* [EXERCISE TASK]: Copy out the listing word for word, starting at the line with "Which of pixel" and continuing through the end of the listing.

* [Excerpts from a spatial dataset]:
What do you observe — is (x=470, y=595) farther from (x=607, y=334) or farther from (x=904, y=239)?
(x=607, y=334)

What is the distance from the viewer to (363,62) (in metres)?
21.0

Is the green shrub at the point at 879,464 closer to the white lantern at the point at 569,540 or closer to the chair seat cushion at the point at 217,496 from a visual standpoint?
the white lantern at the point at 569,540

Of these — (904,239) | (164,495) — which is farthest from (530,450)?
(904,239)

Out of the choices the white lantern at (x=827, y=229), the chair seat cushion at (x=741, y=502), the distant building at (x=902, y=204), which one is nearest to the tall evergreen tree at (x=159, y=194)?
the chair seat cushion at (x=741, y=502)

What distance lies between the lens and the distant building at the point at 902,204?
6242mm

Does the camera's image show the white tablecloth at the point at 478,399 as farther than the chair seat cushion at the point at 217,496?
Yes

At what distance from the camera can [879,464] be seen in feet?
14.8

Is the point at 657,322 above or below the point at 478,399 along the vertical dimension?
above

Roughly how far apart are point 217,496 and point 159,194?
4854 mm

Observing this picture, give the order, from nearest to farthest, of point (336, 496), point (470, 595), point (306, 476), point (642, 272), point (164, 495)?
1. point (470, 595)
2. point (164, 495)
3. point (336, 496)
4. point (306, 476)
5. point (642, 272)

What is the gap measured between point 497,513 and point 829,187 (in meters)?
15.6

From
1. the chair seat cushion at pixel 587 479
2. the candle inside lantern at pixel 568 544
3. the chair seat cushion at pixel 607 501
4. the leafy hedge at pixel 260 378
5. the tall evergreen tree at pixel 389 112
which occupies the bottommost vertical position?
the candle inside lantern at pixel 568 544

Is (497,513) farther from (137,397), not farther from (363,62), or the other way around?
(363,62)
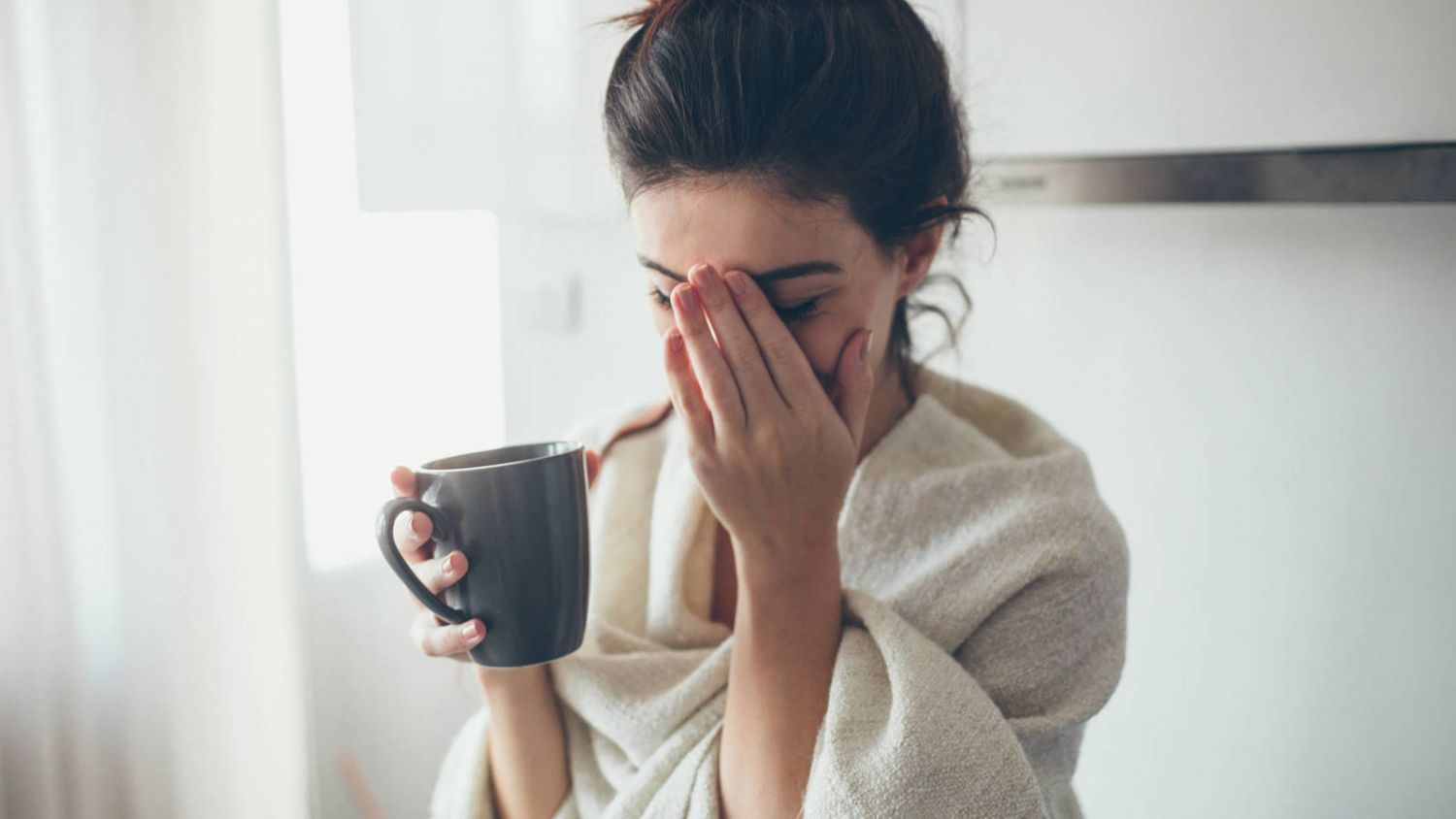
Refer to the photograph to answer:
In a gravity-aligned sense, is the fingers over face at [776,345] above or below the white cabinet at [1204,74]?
below

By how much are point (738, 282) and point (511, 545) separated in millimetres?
216

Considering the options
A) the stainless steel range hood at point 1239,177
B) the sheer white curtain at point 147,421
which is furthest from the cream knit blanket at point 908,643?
the sheer white curtain at point 147,421

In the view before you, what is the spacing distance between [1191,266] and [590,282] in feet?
2.78

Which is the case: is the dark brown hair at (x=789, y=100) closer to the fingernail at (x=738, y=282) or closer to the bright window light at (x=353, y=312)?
the fingernail at (x=738, y=282)

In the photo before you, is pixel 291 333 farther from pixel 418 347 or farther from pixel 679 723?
pixel 679 723

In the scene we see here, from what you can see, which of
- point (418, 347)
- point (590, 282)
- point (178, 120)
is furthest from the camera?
point (590, 282)

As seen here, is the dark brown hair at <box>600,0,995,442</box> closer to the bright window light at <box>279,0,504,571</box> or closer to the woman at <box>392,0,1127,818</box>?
the woman at <box>392,0,1127,818</box>

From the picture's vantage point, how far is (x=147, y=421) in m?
1.05

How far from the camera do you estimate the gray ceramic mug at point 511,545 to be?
61 centimetres

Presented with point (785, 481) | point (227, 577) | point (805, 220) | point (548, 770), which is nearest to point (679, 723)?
point (548, 770)

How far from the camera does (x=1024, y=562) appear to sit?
29.7 inches

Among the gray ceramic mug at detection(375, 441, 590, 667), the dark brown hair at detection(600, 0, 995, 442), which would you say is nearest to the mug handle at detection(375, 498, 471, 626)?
the gray ceramic mug at detection(375, 441, 590, 667)

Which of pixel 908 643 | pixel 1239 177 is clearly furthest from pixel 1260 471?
pixel 908 643

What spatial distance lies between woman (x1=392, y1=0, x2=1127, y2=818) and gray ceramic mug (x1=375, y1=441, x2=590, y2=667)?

* [TASK ANSWER]:
Which of pixel 908 643 | pixel 1239 177 is clearly furthest from pixel 1260 471?
pixel 908 643

What spatial distance lies between woman (x1=392, y1=0, x2=1127, y2=818) and gray ceramic mug (x1=375, y1=441, x2=590, y2=667)?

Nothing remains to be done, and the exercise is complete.